You have a population of 1000 people, and you are looking at the population genetics of a blood marker that has two alleles. The dominant allele (Y) makes the protein, and the recessive allele (y) does not make the protein. When you test the blood of the population, you find:
490 people have the genotype YY
420 people have the genotype Yy
90 people have the genotype yy
What are the allele frequencies (Y and y)?
What are the expected genotype frequencies (YY, Yy, and yy)?
Is the population in equilibrium? Yes or no?
If the population is not in equilibrium, which of the assumptions of Hardy-Weinberg do you think may have been violated?

Respuesta :

Answer:

Genotypic frequency (How often the allele combination shows YY, Yy or yy)

YY - 490/1000 = 0.49

Yy - 420/1000 = 0.42

yy - 90/1000 = 0.09

Allelic frequency (How often the allele shows Y or y)

P = Frequency of Y = (490+420)/1000 = 0.91

q = Frequency of Y =(420+90)/1000 = 0.51

The population isn't in equilibrium according to Hardy-Weinberg because p + q is more than one.
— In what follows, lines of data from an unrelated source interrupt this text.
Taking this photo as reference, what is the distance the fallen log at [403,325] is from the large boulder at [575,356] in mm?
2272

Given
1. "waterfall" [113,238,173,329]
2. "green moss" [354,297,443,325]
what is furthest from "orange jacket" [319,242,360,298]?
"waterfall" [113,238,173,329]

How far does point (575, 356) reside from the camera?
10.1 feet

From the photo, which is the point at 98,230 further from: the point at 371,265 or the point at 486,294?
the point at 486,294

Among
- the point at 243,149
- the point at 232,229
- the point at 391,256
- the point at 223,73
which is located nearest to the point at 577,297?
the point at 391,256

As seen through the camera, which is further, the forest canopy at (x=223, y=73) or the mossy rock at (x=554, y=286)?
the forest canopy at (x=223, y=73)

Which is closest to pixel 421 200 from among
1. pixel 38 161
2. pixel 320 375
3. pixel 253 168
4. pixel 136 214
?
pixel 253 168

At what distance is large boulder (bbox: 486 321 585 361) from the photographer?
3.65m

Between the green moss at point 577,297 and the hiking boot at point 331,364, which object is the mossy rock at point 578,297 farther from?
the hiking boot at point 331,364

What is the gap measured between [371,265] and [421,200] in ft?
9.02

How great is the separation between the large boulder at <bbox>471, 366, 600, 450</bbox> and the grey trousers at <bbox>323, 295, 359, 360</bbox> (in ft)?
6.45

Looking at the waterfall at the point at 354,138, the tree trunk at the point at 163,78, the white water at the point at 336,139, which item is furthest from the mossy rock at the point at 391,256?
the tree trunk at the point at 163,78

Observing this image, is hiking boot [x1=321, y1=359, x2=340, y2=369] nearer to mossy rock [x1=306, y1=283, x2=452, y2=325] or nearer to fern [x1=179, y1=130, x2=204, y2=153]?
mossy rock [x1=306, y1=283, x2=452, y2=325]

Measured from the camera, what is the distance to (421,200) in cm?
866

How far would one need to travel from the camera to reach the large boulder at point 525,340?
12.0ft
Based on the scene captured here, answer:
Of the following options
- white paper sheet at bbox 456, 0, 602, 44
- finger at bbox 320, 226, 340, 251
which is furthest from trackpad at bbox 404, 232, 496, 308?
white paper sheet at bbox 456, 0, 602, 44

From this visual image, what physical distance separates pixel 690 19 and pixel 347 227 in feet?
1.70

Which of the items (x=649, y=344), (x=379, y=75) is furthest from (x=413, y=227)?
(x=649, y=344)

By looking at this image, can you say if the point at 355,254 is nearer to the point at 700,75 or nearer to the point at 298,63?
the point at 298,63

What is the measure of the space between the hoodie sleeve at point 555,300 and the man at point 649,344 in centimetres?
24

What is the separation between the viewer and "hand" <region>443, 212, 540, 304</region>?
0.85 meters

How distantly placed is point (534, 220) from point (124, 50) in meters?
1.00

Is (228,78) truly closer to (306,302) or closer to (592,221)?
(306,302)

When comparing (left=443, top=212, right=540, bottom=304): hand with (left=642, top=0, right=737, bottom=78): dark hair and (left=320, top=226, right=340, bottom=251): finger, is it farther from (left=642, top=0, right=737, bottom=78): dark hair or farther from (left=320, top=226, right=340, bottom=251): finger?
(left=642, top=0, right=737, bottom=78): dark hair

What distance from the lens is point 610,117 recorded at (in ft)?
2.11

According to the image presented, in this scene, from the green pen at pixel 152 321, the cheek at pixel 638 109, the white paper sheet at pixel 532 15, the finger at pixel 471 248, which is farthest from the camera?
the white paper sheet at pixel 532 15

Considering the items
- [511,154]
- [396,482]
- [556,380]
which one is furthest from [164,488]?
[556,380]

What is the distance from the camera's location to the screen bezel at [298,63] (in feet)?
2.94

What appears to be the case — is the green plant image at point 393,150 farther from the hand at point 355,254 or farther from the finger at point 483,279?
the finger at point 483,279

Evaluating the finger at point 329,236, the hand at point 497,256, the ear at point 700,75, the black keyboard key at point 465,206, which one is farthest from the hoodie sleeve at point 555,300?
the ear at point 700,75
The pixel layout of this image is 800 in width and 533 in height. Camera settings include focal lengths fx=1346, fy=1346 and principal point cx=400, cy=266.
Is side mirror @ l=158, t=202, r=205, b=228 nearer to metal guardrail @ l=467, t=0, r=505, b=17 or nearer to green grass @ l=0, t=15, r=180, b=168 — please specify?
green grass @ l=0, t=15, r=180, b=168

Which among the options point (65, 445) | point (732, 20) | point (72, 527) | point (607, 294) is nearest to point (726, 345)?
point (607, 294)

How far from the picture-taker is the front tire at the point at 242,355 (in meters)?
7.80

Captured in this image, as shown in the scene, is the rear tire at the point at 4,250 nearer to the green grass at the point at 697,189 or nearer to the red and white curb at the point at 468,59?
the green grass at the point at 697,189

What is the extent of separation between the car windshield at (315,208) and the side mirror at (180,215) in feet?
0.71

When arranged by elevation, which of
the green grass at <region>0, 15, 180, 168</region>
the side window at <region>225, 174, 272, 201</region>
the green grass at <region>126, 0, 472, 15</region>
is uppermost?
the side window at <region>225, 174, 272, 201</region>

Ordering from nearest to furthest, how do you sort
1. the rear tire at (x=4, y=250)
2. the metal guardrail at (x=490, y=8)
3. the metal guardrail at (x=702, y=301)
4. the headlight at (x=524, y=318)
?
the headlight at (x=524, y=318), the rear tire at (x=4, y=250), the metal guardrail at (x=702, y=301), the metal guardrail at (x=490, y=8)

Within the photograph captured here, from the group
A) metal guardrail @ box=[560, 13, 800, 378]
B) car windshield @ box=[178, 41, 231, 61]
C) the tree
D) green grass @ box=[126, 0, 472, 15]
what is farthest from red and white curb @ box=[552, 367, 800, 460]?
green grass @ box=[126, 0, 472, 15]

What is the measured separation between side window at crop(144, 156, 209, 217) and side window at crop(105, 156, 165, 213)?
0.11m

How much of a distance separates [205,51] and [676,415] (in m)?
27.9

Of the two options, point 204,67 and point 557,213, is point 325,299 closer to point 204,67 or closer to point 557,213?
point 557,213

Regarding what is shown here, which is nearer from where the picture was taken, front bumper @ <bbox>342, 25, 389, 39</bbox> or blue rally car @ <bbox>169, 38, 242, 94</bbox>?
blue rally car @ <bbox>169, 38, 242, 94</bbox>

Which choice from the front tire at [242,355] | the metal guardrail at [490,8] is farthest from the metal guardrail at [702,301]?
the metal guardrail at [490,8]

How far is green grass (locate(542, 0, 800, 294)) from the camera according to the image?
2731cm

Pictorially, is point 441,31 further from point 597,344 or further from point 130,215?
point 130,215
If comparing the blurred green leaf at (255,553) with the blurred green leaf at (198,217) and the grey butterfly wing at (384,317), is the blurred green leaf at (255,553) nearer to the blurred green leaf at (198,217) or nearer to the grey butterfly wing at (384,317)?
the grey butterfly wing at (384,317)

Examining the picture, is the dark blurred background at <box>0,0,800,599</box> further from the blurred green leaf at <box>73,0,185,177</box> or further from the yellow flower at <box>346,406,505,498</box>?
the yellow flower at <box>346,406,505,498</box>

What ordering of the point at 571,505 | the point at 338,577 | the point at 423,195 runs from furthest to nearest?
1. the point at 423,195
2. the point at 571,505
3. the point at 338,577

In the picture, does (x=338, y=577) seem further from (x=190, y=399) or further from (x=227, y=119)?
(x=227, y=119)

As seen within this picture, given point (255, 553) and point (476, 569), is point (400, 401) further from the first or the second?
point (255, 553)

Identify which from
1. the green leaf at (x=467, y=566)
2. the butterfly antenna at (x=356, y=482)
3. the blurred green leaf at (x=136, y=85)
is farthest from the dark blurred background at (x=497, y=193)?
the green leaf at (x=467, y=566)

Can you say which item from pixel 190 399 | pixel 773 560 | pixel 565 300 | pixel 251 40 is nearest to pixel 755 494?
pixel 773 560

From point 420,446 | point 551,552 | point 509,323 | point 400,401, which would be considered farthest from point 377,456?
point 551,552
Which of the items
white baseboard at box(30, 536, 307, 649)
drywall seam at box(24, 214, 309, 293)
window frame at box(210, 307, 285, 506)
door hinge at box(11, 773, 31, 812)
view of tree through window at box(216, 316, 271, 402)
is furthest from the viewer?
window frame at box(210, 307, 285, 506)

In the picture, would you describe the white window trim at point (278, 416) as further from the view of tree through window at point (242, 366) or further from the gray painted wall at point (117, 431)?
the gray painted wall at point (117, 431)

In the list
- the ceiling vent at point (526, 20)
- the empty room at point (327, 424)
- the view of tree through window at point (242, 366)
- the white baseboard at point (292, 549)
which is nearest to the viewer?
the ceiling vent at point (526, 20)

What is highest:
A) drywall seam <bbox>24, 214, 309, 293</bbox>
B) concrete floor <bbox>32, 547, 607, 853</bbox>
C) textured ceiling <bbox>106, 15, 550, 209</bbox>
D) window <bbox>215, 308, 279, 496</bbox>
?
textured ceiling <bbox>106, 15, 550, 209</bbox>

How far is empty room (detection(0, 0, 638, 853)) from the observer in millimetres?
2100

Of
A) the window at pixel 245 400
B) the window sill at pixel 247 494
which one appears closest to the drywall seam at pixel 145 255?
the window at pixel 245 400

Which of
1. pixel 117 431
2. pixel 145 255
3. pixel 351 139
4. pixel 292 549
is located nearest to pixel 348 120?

Hardy-Weinberg equation is p+q =1

P^2 +2pq + q^2 = 1

The Hardy-Weinberg assumption the population violated is that there is gene flow as seen in the Allelic frequency that is more than 1

Explanation:

When a population is in Hardy-Weinberg equilibrium for a gene, it is not evolving, and allele frequencies will stay the same across generations.

There are five basic Hardy-Weinberg assumptions: no mutation, random mating, no gene flow, infinite population size, and no selection.

If the assumptions are not met for a gene, the population may evolve for that gene (the gene's allele frequencies may change).